● What the exercise asks
Reproduce every item below verbatim, without altering any character, and omit the pictures from your reply.

● Dataset rows
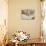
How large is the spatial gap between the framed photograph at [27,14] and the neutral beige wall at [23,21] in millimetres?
83

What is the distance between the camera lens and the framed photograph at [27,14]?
3.99m

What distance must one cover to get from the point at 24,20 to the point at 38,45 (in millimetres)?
1209

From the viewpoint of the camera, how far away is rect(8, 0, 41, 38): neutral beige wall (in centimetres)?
398

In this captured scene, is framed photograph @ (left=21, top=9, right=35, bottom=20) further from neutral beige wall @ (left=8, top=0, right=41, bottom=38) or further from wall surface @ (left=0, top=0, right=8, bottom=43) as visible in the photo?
wall surface @ (left=0, top=0, right=8, bottom=43)

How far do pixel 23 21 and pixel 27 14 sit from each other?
0.22m

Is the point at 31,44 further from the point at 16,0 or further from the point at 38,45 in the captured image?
the point at 16,0

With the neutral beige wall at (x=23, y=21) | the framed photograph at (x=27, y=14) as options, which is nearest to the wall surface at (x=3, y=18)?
the neutral beige wall at (x=23, y=21)

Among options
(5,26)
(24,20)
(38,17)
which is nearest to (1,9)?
(5,26)

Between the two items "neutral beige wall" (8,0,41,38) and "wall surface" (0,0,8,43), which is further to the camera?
"neutral beige wall" (8,0,41,38)

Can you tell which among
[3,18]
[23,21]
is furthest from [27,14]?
[3,18]

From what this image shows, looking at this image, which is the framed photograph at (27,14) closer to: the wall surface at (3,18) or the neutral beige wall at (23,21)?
the neutral beige wall at (23,21)

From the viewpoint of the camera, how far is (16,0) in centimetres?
409

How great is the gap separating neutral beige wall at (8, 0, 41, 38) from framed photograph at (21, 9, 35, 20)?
83mm

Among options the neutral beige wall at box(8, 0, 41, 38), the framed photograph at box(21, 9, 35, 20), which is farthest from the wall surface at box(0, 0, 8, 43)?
the framed photograph at box(21, 9, 35, 20)
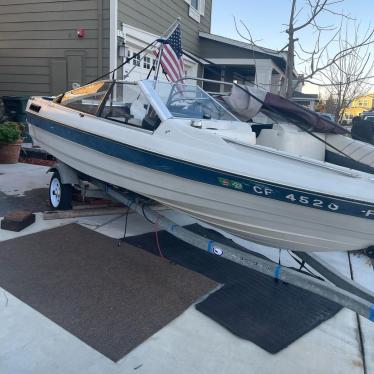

● Task response
How large is the spatial gap between the framed photograph at [27,14] and the neutral beige wall at [23,21] in millimetres?
83

What is the distance between the camera lens and the framed photograph at [27,14]?
3.99m

What distance must one cover to get from the point at 24,20 to the point at 38,45 (in millimetres)?
1209

From the viewpoint of the camera, how far away is rect(8, 0, 41, 38): neutral beige wall (in centimetres)?
398

In this captured scene, is framed photograph @ (left=21, top=9, right=35, bottom=20) further from neutral beige wall @ (left=8, top=0, right=41, bottom=38) or further from wall surface @ (left=0, top=0, right=8, bottom=43) as visible in the photo?
wall surface @ (left=0, top=0, right=8, bottom=43)

How far do pixel 23 21 and pixel 27 14 sit from each other?
0.22m

Is the point at 31,44 further from the point at 16,0 or further from the point at 38,45 in the captured image?
the point at 16,0

With the neutral beige wall at (x=23, y=21) | the framed photograph at (x=27, y=14) as options, which is nearest to the wall surface at (x=3, y=18)?
the neutral beige wall at (x=23, y=21)

Among options
(5,26)
(24,20)
(38,17)
which is nearest to (1,9)?
(5,26)

Between the two items "neutral beige wall" (8,0,41,38) and "wall surface" (0,0,8,43), which is further to the camera?
"neutral beige wall" (8,0,41,38)

Can you tell which among
[3,18]
[23,21]
is furthest from [27,14]?
[3,18]

From what this image shows, looking at this image, which is the framed photograph at (27,14) closer to: the wall surface at (3,18) or the neutral beige wall at (23,21)?
the neutral beige wall at (23,21)

From the viewpoint of the camera, how far is (16,0) in centimetres?
409

How great is the gap separating neutral beige wall at (8, 0, 41, 38) from framed photograph at (21, 9, 35, 20)?
83mm

Among options the neutral beige wall at box(8, 0, 41, 38), the framed photograph at box(21, 9, 35, 20), which is farthest from the wall surface at box(0, 0, 8, 43)?
the framed photograph at box(21, 9, 35, 20)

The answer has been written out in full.